Trump's increasingly sharp rhetoric toward Ukraine and Europe — which he has described as "decaying" and "weak" — follows a new U.S. national security strategy that took aim at the continent and was welcomed by Moscow.
“I think he doesn’t want to get pulled into another round of negotiations,” said Neil Melvin, director of international security at the Royal United Services Institute, a London-based security think tank. “He feels that the deal needs to be done, and I think that there is a real risk that he will do a deal over the heads of the Europeans with Russia.”
Trump may feel that the Europeans are trying to drag their feet with endless meetings, Melvin said. That "is feeding into a wider sentiment amongst many of those around Trump, which is, I think, to say mildly, a skepticism about Europe as an actor, and particularly the European Union."
The Kremlin signaled Thursday that it saw itself as increasingly on the same page as Washington.
The two sides had now “resolved all misunderstandings” on Ukraine, Russian Foreign Minister Sergei Lavrov said. “We have reason to believe that the Americans are sincerely interested in this conflict being resolved fairly,” he said, after talks between Trump’s envoys and President Vladimir Putin in Moscow this month.
Lavrov, who has been largely absent from the peace talks but re-emerged in recent days, said Russia had submitted additional proposals to the U.S. regarding collective security guarantees, which Ukraine and Europe say are essential to any deal.
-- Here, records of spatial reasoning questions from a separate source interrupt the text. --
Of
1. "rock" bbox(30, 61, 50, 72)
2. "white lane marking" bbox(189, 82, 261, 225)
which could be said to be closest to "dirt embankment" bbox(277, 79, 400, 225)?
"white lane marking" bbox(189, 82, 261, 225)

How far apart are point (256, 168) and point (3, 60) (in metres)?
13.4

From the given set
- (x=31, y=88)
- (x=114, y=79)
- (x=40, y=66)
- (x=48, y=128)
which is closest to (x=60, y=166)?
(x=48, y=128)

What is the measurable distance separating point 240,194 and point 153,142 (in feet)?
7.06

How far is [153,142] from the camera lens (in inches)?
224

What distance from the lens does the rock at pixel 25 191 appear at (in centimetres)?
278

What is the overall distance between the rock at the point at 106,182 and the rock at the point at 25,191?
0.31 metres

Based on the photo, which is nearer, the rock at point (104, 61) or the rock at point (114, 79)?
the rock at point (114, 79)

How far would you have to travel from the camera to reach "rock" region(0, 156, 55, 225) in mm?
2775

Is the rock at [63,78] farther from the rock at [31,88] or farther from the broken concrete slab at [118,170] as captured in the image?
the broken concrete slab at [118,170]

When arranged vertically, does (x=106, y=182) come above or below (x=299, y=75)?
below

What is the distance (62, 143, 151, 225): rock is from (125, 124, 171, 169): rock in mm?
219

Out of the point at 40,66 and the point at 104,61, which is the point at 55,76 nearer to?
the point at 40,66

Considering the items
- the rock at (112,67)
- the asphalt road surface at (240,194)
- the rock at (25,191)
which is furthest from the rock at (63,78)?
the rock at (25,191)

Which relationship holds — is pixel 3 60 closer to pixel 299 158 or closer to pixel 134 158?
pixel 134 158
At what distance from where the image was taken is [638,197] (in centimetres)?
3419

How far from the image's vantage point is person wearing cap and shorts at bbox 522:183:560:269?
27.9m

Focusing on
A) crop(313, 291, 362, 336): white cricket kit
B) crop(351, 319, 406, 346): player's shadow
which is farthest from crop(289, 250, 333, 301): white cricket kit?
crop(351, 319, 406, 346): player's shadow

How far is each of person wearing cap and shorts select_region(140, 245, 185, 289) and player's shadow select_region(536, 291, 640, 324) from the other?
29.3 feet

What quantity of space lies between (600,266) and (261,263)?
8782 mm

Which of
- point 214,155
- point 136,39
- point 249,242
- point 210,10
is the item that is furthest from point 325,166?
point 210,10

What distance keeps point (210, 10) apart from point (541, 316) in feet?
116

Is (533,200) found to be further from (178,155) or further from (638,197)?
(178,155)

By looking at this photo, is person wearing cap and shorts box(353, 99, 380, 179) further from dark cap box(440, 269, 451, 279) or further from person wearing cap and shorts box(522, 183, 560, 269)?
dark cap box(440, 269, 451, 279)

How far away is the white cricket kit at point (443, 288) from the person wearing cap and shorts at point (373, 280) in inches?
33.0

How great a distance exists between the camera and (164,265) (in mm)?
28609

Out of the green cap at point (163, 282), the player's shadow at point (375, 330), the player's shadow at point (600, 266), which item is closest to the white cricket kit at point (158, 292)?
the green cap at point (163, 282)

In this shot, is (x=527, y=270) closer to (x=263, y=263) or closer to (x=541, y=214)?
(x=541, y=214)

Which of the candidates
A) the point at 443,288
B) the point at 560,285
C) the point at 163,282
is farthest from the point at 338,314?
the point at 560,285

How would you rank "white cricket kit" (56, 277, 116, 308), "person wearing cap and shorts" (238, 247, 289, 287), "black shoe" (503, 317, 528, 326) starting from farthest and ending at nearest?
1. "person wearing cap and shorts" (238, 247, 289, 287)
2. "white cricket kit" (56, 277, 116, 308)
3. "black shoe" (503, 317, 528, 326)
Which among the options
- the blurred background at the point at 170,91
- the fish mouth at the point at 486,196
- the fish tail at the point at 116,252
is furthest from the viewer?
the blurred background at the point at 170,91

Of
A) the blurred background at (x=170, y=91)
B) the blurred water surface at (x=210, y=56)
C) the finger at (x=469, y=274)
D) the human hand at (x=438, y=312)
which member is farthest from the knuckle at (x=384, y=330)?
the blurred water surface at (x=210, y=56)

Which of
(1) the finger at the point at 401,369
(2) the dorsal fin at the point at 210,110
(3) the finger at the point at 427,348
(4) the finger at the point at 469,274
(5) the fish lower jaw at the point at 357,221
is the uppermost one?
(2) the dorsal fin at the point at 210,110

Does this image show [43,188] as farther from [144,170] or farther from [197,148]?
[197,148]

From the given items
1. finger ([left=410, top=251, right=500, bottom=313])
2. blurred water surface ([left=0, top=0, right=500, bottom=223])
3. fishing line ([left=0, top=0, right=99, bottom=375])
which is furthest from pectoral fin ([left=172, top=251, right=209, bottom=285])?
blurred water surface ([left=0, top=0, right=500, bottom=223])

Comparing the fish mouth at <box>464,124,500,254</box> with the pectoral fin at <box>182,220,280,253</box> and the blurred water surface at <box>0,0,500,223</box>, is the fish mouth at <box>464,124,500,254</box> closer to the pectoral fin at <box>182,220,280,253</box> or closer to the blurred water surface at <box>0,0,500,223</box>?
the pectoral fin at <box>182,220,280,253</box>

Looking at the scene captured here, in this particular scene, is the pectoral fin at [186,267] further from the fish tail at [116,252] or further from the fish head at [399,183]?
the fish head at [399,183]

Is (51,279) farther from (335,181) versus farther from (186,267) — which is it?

Ukrainian President Volodymyr Zelenskyy said Thursday that negotiators are wrestling with the question of territorial possession in U.S.-led peace talks on ending the war with Russia, including the future of Ukraine’s eastern Donetsk region and the Russian-occupied Zaporizhzhia nuclear power plant, one of the world’s 10 biggest atomic plants.
Among the issues Zelenskyy shared were that Russia wants to incorporate the entire Donbas, which Ukraine opposes. He also said the U.S. proposed turning Donbas into a “free economic zone.” That would mean Ukrainian forces withdraw from Donbas and Russia refrains from entering the parts of Donbas it does not currently occupy.
Zelenskyy revealed details of the ongoing discussions before he headed into urgent talks Thursday with leaders and officials from about 30 countries that support Kyiv’s efforts to obtain fair terms in any settlement to halt nearly four years of fighting.
Zelenskyy said Ukraine submitted a 20-point plan to the U.S. on Wednesday, with each point possibly accompanied by a separate document detailing the settlement terms.
“We are grateful that the U.S. is working with us and trying to take a balanced position,” Zelenskyy told reporters in the Ukrainian capital, Kyiv. “But at this moment it is still difficult to say what the final documents will look like.”

Ukraine has been trying to strike a delicate balance between appeasing Trump and not giving up crucial territory it still controls in the eastern Donbas region, which Moscow has vowed to take either diplomatically or by force.
Ukraine is increasingly on the back foot, but as negotiations continued, both sides appeared determined to claim the upper hand on both land and sea.
Ukrainian sea drones Wednesday hit and disabled a tanker that Kyiv said was part of the Kremlin’s “shadow fleet” of vessels alleged to be transporting its oil illegally under sanctions.

Ukraine also insisted it still had some control of a key hub in the east, despite Moscow's repeated claims to have taken it.
Commander-in-Chief Oleksandr Syrsky said that his troops continued to defend the city of Pokrovsk and that “the volume of Russian lies is many times greater than the real pace of advance of Russian troops.”
The Kremlin has maintained that it has the upper hand on the battlefield, and it has used its perceived advantage as a bargaining chip with the U.S.
"The strategic initiative is entirely in the hands of the Russian armed forces," Putin said Thursday as he received reports of the claimed capture of the city of Siversk in the Donetsk region, the Russian news agency Tass reported.